There is growing opportunity for physiatric involvement in collaborative research related to the COVID‐19 pandemic. Much remains to be discovered about the optimal inpatient physiatrist‐guided rehabilitation management of the functional deficits related to COVID‐19. Although some rehabilitation care plans reflect common pathways (eg, stroke rehabilitation), optimal approaches to COVID‐19 related prolonged ICU stay, intubation and tracheotomy, and sarcopenia need to be identified.

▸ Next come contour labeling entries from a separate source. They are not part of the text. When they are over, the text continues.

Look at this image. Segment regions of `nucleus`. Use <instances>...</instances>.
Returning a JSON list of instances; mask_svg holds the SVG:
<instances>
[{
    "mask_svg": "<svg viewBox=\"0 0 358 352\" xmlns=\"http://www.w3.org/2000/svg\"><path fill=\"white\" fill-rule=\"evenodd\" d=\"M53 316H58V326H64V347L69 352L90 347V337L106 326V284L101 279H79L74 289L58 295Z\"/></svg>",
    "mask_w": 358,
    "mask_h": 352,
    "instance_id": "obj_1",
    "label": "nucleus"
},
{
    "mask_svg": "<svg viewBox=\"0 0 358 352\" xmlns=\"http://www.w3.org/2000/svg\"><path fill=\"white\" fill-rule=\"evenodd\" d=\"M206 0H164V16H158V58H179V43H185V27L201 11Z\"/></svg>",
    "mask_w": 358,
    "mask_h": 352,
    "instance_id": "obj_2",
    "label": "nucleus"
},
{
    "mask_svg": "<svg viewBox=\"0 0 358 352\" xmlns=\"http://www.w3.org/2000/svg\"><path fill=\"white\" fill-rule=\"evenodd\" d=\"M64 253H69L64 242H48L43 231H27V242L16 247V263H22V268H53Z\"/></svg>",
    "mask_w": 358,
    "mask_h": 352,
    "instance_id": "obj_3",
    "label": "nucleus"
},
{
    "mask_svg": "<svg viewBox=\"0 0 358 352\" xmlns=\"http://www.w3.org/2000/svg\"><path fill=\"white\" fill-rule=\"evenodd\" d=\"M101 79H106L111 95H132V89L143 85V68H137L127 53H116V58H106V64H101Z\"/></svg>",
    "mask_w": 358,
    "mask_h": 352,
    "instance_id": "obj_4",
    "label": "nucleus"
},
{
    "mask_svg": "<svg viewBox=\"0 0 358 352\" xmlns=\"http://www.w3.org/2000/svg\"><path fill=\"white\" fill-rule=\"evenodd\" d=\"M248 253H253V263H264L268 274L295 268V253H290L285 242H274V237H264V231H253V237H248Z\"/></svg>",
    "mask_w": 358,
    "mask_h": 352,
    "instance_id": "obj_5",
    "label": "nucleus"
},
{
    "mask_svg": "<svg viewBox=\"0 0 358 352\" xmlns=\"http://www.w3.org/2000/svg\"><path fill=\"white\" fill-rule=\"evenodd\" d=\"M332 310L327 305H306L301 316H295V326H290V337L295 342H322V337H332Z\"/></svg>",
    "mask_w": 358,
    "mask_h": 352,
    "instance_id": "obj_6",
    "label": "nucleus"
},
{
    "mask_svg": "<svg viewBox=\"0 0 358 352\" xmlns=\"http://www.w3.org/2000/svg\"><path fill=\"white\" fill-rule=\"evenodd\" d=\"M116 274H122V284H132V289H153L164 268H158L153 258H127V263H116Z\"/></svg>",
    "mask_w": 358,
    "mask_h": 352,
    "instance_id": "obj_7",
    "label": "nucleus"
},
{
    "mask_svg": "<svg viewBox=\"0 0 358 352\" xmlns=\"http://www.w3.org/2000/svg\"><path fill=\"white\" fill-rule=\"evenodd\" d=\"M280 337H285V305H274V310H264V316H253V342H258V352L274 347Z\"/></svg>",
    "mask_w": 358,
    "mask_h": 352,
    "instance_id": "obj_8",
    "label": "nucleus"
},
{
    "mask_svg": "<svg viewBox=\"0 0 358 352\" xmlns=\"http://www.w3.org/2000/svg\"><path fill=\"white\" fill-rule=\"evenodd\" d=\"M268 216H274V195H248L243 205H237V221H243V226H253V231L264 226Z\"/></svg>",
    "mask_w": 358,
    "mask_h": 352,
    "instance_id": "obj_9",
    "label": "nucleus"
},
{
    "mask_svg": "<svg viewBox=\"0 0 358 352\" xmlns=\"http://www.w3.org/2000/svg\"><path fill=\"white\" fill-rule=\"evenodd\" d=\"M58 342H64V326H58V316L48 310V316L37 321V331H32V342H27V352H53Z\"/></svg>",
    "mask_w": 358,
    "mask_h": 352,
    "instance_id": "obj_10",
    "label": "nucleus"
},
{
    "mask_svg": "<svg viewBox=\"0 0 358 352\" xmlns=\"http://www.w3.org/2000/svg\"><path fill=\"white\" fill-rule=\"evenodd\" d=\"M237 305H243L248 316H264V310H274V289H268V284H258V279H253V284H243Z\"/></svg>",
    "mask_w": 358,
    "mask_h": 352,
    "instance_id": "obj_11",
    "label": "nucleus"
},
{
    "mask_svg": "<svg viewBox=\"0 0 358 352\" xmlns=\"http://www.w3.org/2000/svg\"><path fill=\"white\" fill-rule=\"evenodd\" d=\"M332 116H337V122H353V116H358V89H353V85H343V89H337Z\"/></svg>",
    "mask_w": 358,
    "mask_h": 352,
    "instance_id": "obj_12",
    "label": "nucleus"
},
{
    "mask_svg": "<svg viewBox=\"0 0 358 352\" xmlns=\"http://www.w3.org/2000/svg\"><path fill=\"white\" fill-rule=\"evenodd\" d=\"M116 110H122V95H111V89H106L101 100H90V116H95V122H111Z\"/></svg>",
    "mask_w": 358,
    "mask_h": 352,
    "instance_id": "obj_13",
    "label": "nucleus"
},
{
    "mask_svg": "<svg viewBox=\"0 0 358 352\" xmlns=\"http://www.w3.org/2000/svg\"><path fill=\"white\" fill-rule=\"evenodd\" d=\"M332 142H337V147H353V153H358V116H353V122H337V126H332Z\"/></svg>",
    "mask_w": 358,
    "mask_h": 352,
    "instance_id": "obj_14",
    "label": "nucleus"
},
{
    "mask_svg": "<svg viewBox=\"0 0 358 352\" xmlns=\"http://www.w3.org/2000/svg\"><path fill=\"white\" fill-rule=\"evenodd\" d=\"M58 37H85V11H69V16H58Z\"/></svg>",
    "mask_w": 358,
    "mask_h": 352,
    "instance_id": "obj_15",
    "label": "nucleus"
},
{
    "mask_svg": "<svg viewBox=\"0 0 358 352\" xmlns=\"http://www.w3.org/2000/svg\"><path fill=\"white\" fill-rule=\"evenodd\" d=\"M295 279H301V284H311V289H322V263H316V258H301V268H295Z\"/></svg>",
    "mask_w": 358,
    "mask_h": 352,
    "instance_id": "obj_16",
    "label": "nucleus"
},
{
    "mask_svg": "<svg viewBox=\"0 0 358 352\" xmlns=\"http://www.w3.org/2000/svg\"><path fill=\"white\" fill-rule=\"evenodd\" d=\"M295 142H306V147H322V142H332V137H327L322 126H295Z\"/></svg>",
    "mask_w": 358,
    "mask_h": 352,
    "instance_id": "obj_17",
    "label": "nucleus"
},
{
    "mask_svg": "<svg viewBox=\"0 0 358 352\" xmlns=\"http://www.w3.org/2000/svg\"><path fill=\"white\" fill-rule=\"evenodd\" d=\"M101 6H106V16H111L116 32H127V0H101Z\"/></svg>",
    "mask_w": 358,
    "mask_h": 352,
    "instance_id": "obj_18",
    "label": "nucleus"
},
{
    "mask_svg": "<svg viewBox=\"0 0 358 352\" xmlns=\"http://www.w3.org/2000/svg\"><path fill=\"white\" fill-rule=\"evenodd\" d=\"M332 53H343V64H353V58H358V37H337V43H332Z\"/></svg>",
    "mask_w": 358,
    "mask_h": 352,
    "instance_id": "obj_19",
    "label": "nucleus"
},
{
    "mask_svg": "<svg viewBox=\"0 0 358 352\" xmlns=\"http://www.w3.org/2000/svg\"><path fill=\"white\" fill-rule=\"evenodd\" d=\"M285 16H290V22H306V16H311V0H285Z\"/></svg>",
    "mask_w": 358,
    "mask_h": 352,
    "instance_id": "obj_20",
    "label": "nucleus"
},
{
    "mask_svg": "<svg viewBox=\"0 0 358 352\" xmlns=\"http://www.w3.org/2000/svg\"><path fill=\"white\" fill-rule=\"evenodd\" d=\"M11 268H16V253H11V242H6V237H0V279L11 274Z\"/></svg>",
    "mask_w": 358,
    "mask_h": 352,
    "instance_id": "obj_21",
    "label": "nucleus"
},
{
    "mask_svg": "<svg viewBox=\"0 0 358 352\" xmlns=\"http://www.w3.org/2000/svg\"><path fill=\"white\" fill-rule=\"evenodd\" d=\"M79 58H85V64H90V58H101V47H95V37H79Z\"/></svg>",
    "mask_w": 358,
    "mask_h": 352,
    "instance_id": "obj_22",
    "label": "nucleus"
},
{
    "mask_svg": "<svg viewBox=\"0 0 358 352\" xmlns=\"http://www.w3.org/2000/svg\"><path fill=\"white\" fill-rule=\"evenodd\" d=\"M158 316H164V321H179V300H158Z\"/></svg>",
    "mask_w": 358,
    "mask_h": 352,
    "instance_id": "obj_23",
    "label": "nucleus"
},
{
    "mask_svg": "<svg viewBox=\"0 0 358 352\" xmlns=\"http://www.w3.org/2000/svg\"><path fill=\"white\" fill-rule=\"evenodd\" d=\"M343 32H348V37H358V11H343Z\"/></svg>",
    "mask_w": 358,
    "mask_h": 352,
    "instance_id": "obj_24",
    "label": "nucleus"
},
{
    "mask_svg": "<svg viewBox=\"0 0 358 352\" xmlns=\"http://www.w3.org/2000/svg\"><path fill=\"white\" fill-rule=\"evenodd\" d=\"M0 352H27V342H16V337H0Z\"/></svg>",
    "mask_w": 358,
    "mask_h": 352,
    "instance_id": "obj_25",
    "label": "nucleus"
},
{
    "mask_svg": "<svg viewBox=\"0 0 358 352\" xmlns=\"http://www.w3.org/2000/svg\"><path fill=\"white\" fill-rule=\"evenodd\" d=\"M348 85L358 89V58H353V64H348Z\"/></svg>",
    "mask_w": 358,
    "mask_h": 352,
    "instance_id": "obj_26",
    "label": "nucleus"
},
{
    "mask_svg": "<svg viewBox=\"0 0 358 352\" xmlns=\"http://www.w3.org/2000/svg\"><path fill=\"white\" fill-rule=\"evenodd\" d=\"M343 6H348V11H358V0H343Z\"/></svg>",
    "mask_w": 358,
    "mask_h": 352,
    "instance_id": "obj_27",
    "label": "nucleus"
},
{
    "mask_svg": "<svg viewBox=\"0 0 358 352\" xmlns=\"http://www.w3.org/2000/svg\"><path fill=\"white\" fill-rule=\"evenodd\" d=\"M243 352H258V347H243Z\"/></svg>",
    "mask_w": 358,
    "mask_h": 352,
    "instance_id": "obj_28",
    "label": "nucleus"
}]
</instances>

Physiatrists engaged in research can partner with acute care specialist physicians, nutritionists, respiratory therapists, and rehabilitation therapists to conduct research designed to answer these treatment knowledge gaps.
CONCLUSION
Physiatry is a broad medical specialty that emphasizes function and quality of life as universal outcome metrics. As a result, physiatrists are experts in all phases of care from critical to outpatient and all aspects of that care from medical to physical to psychosocial. All specialties and systems rely on expertise in these areas during the time of COVID‐19 and as such should rely on physiatry, the only specialty that can be an umbrella for all of the acute and chronic needs of patients with, and hospital systems affected by, COVID‐19. Finally, the lessons learned from physiatry's impact during the COVID‐19 pandemic should demonstrate to current and future partners and stakeholders the value that PM&R brings to the health care system in total.
DISCLOSURE
Grants unrelated to the current work: Mount Sinai Spinal Cord Injury Model Systems 2017‐2022 – NIH‐NIDRR. Co‐Investigator
Unrelated to this work, Dr. Verduzco‐Gutierrez has been a consultant with Ipsen, Merz, Allergan, Medtronic and Piramal.
The New York Traumatic Brain Injury Model System at Mount Sinai 2017‐2022 – NIH‐NIDRR. Co‐Investigator
Supporting information
Whiteson JH, Escalón MX, Maltser S, Verduzco‐Gutierrez M. Demonstrating the vital role of physiatry throughout the health care continuum: Lessons learned from the impacts of the COVID‐19 pandemic on inpatient rehabilitation. PM&R. 2021;13:554–562. 10.1002/pmrj.12610
Editor's Note: This article is one of a series published in the June 2021 issue of PM&R that collectively form a White Paper describing the vital role of Physiatry throughout the healthcare continuum during the COVID crisis.